Exercise goal
All entries must come back exactly as given, with no pictures in the copy.

*** Begin section ***

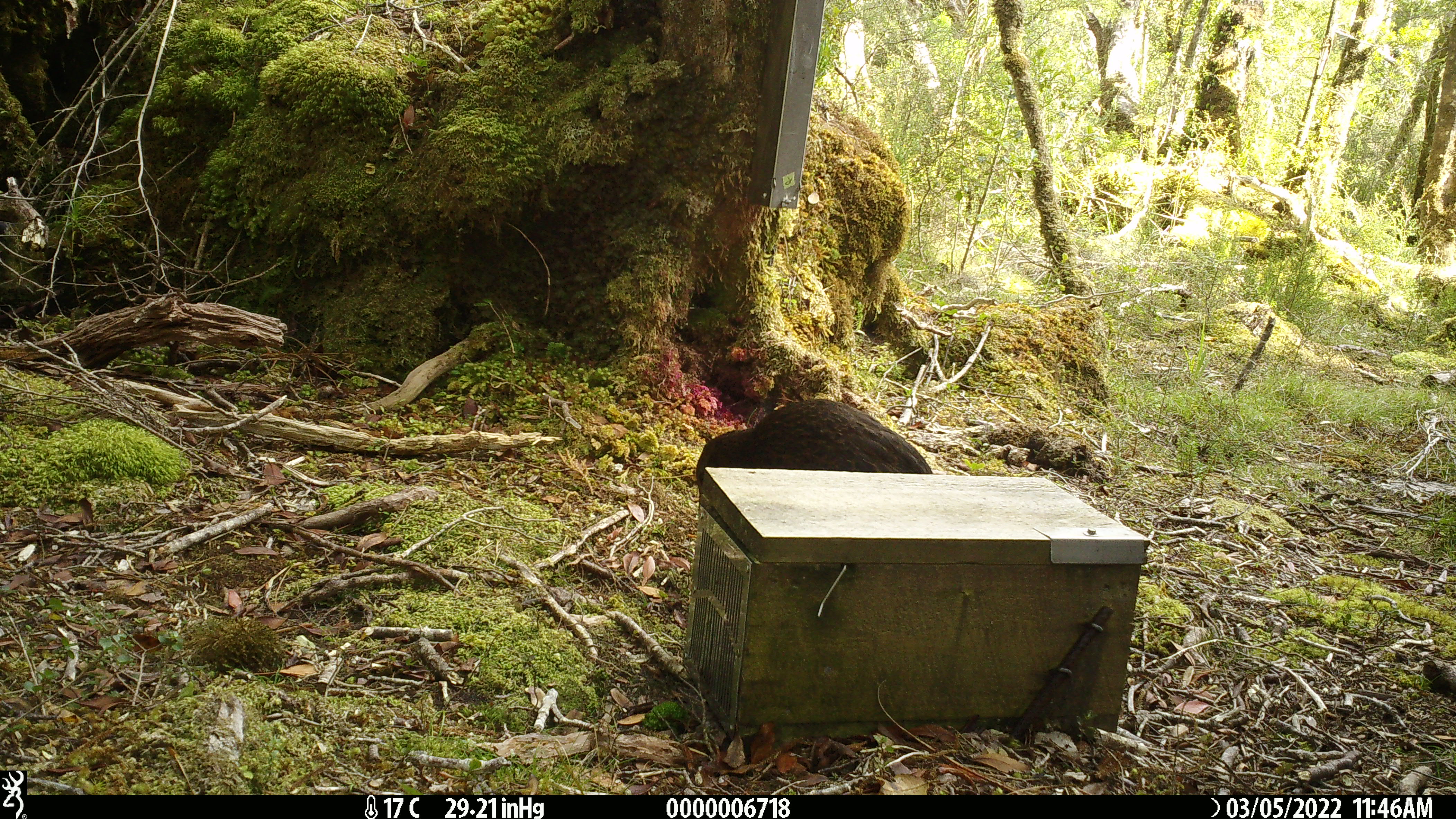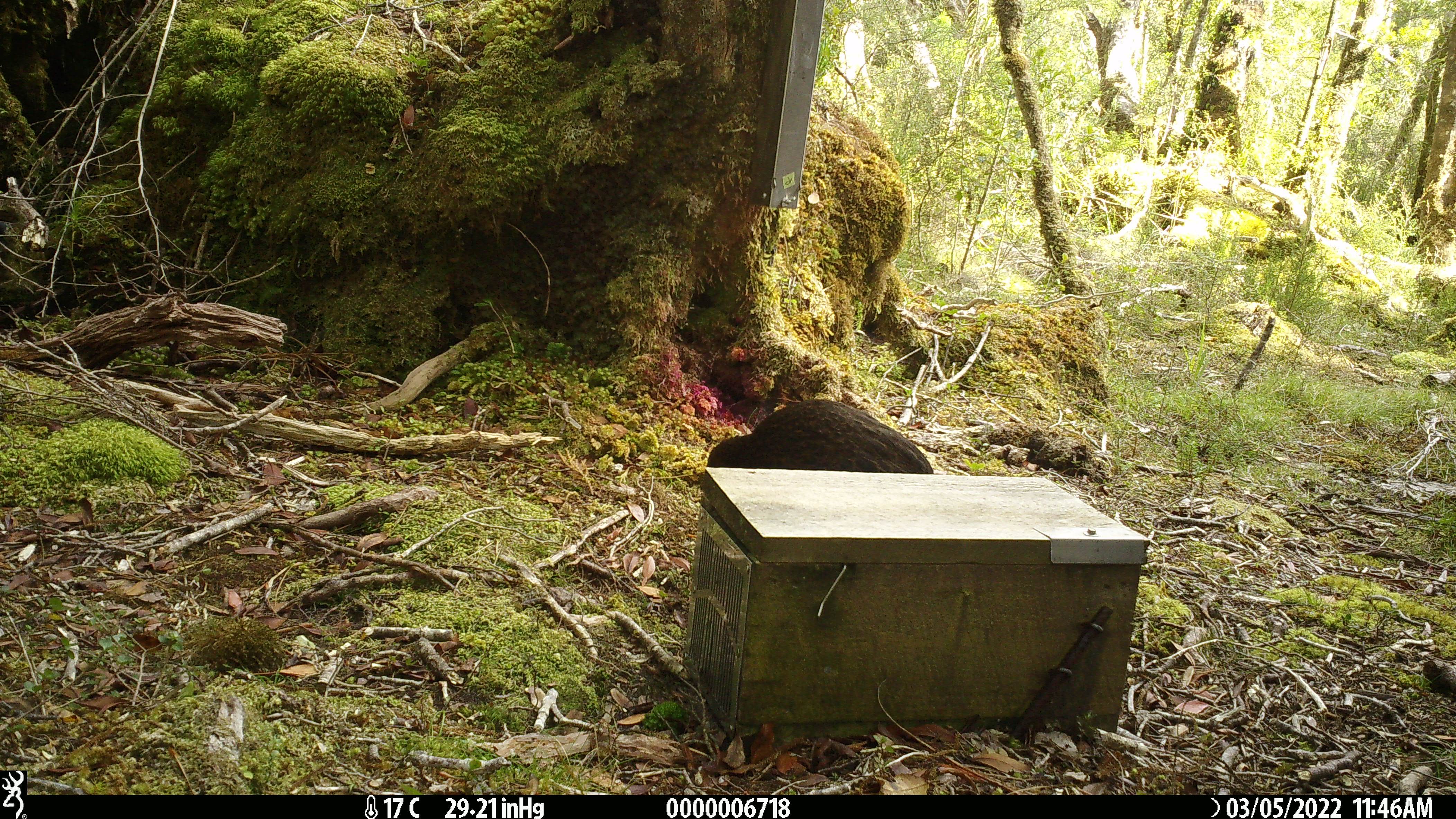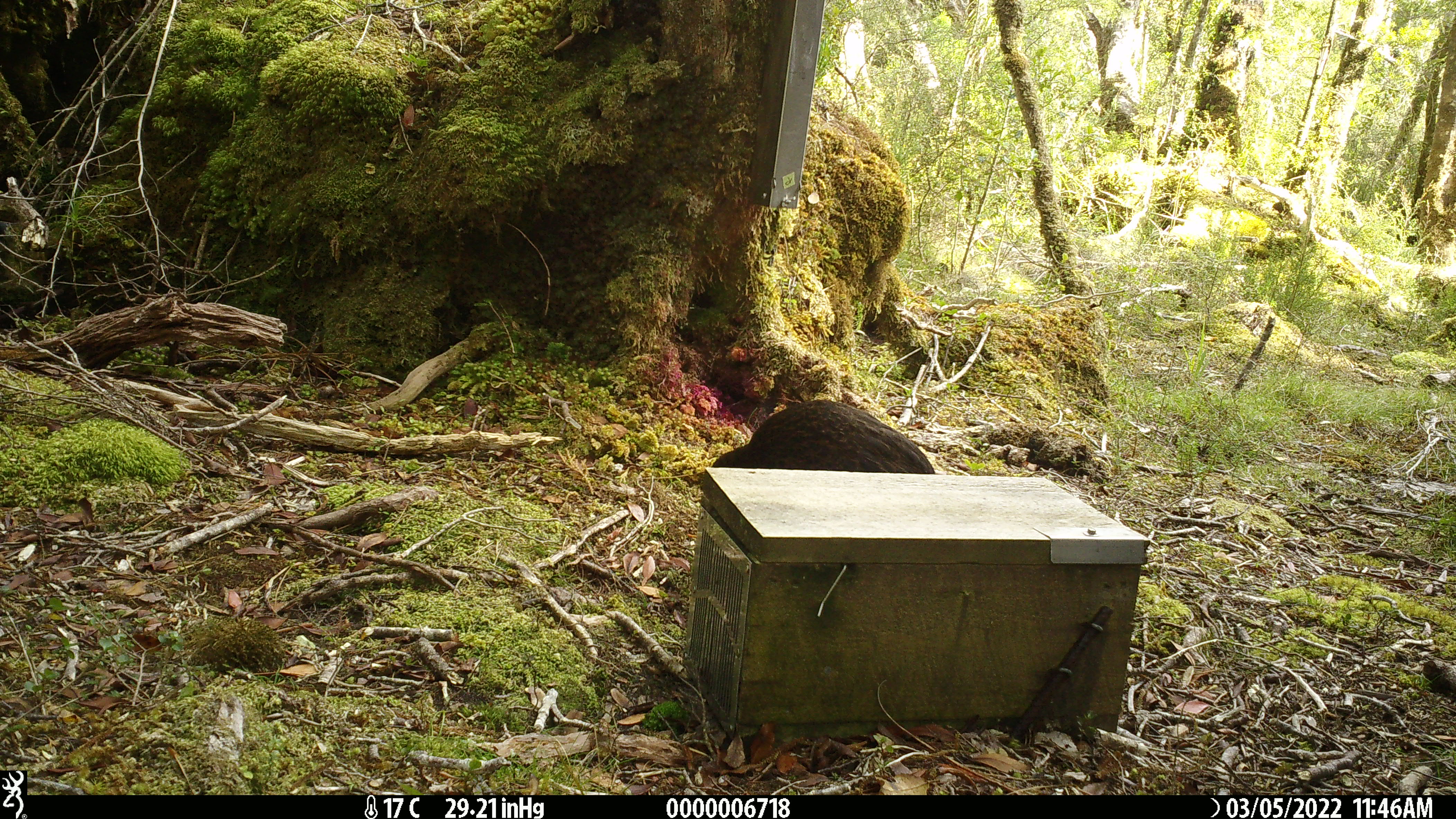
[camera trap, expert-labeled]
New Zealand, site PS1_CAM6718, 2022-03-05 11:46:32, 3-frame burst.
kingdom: Animalia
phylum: Chordata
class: Aves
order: Gruiformes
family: Rallidae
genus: Gallirallus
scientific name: Gallirallus australis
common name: weka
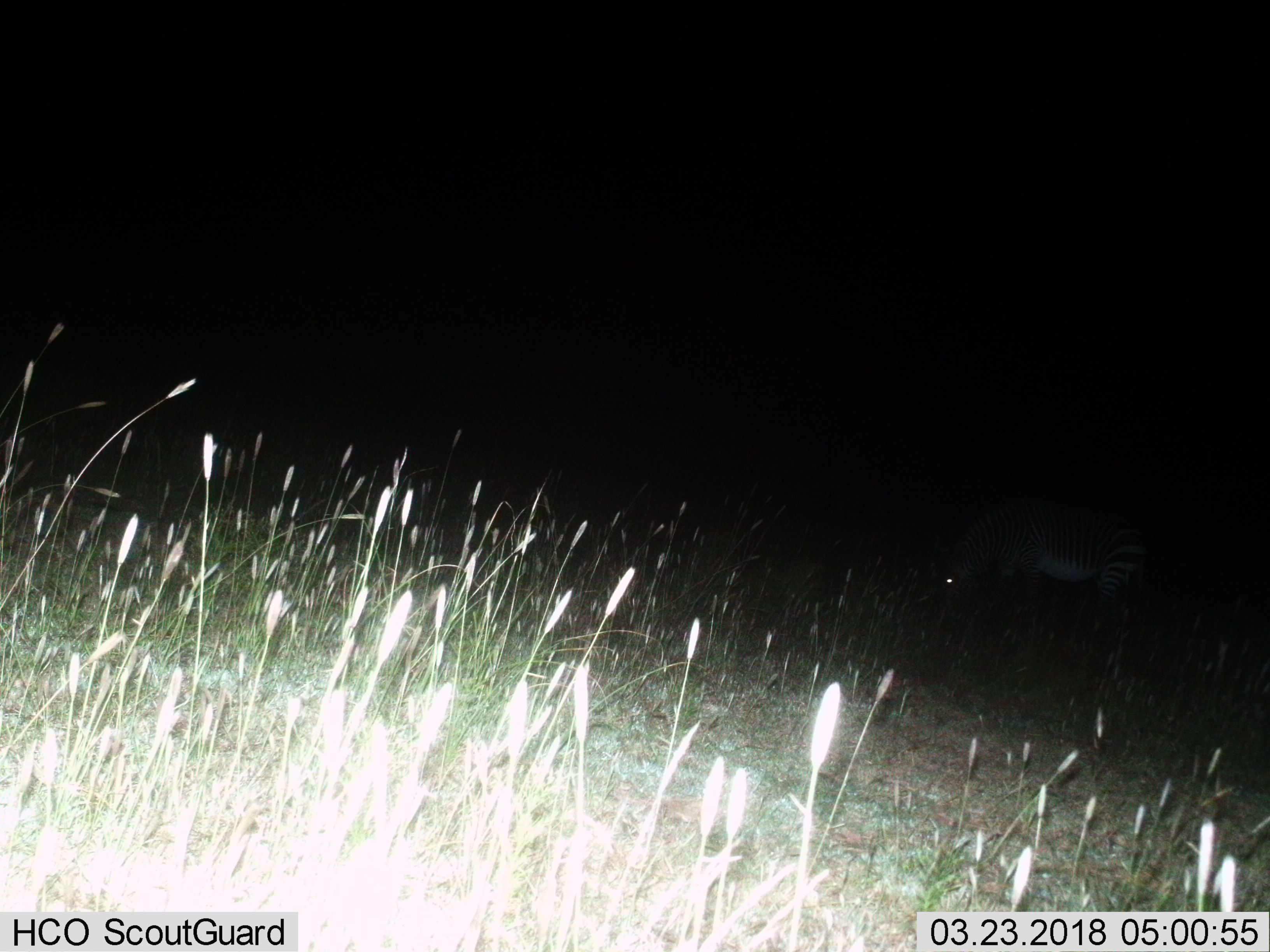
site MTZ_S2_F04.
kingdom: Animalia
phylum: Chordata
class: Mammalia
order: Perissodactyla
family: Equidae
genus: Equus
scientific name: Equus zebra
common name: mountain zebra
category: zebramountain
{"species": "zebramountain (mountain zebra) (Equus zebra)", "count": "1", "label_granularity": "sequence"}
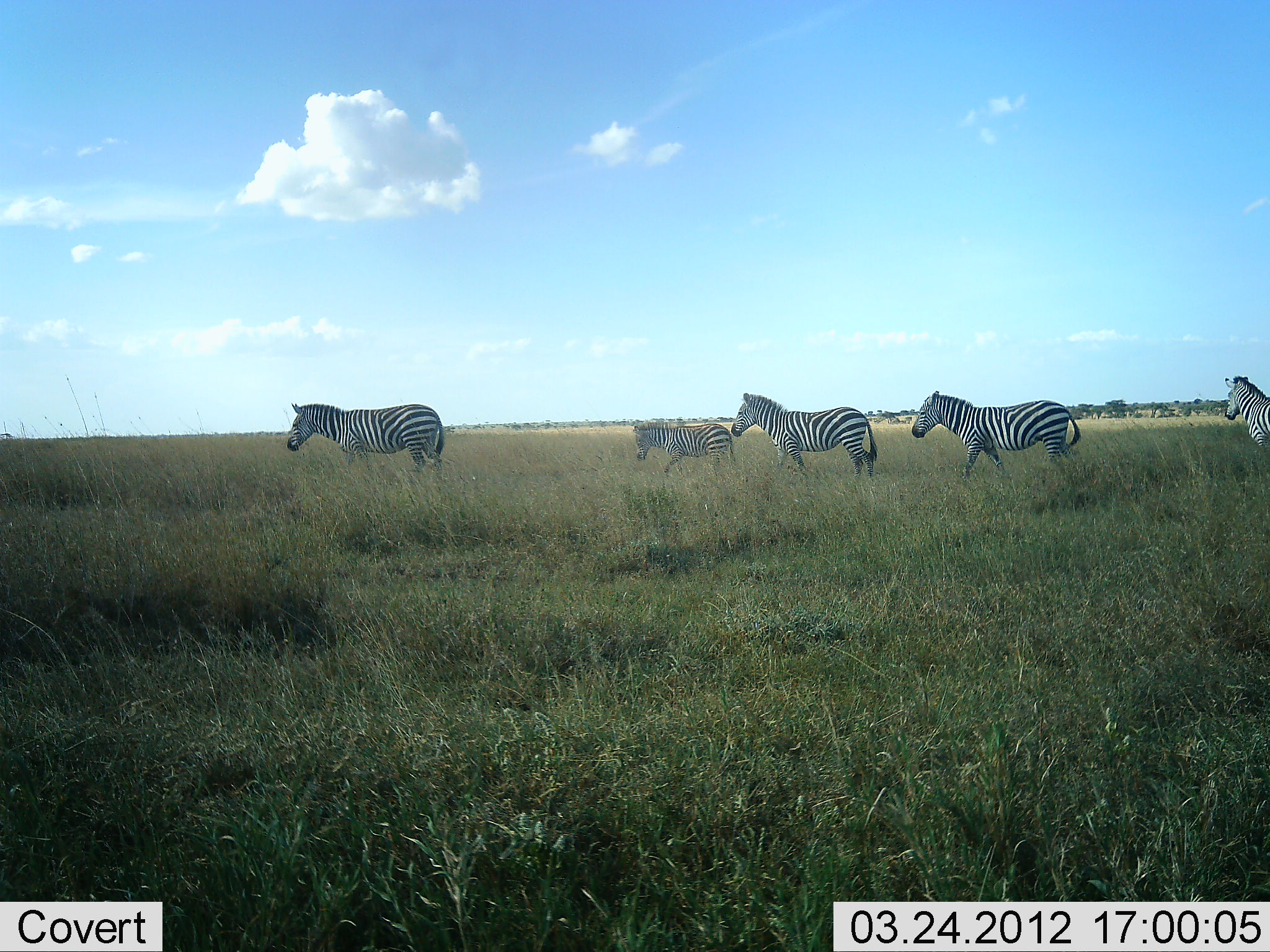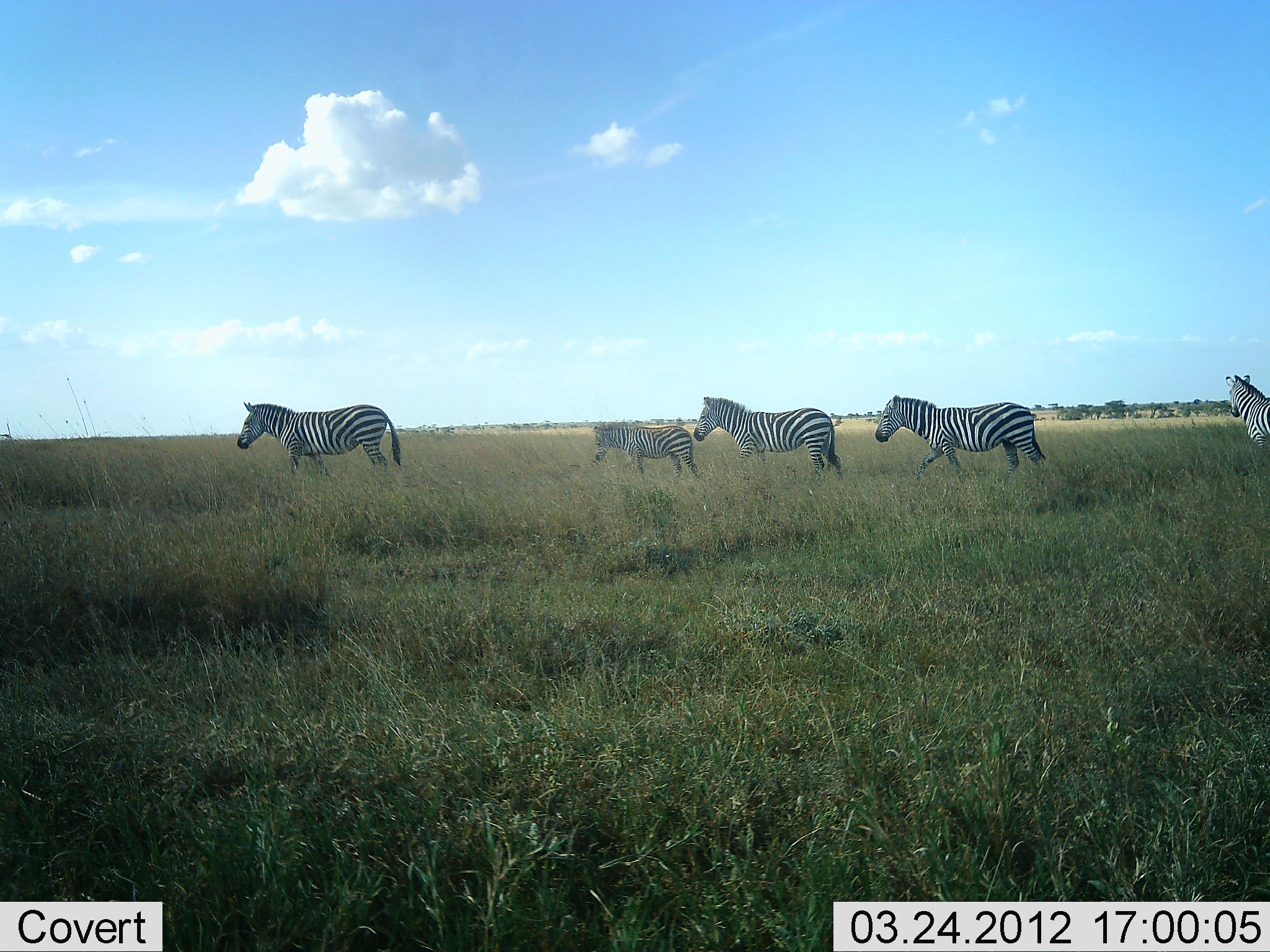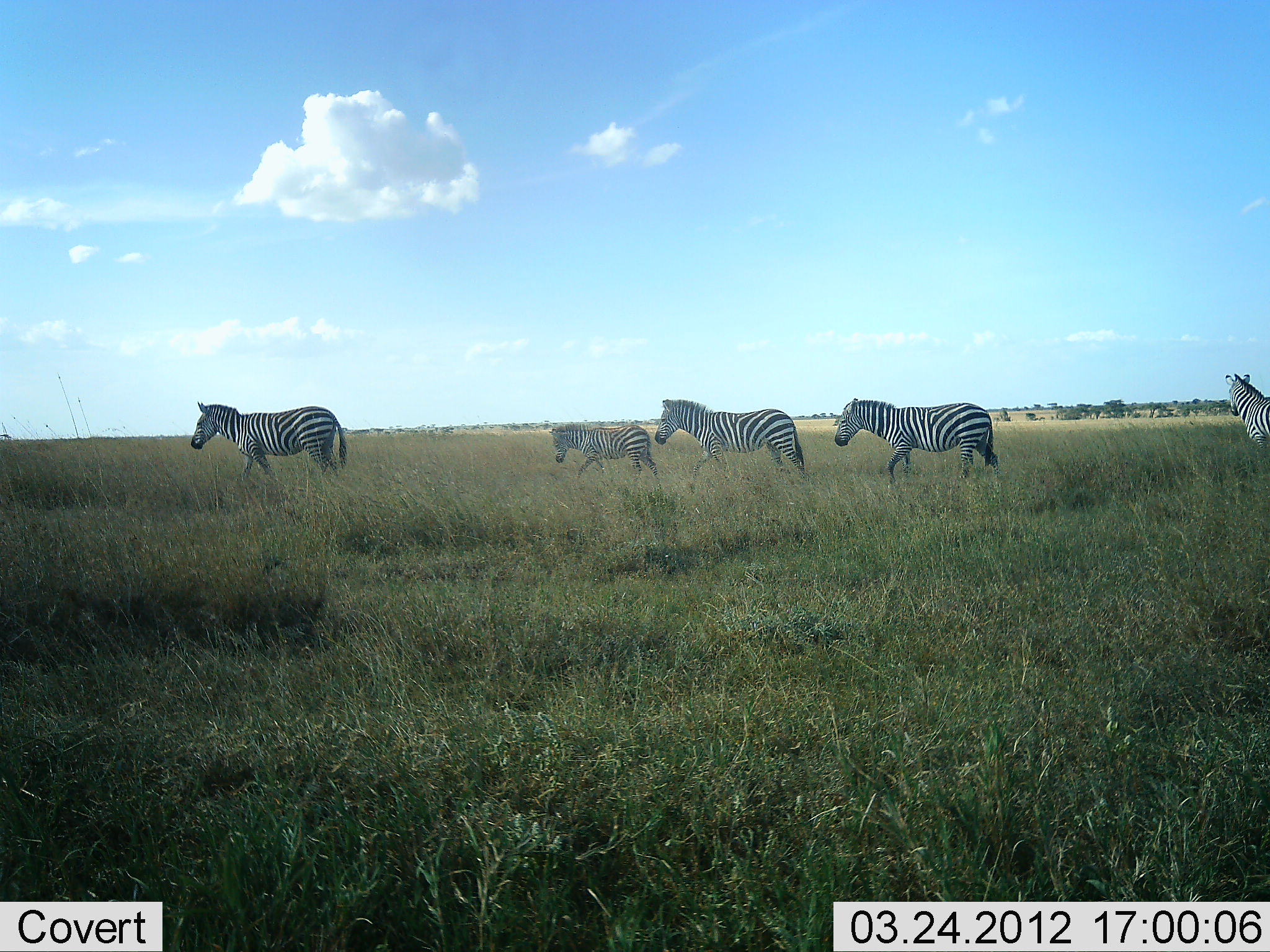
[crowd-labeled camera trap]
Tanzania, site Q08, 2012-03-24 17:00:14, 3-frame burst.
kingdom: Animalia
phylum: Chordata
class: Mammalia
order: Perissodactyla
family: Equidae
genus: Equus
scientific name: Equus quagga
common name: plains zebra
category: zebra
Zebra (plains zebra) (Equus quagga), count 5. Behavior (volunteer vote fractions): standing 64%, resting 0%, moving 100%, interacting 0%. Young present (vote fraction): 36%. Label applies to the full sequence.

*** End section ***

Completed exercise
[camera trap, expert-labeled]
New Zealand, site PS1_CAM6718, 2022-03-05 11:46:32, 3-frame burst.
kingdom: Animalia
phylum: Chordata
class: Aves
order: Gruiformes
family: Rallidae
genus: Gallirallus
scientific name: Gallirallus australis
common name: weka
site MTZ_S2_F04.
kingdom: Animalia
phylum: Chordata
class: Mammalia
order: Perissodactyla
family: Equidae
genus: Equus
scientific name: Equus zebra
common name: mountain zebra
category: zebramountain
{"species": "zebramountain (mountain zebra) (Equus zebra)", "count": "1", "label_granularity": "sequence"}
[crowd-labeled camera trap]
Tanzania, site Q08, 2012-03-24 17:00:14, 3-frame burst.
kingdom: Animalia
phylum: Chordata
class: Mammalia
order: Perissodactyla
family: Equidae
genus: Equus
scientific name: Equus quagga
common name: plains zebra
category: zebra
Zebra (plains zebra) (Equus quagga), count 5. Behavior (volunteer vote fractions): standing 64%, resting 0%, moving 100%, interacting 0%. Young present (vote fraction): 36%. Label applies to the full sequence.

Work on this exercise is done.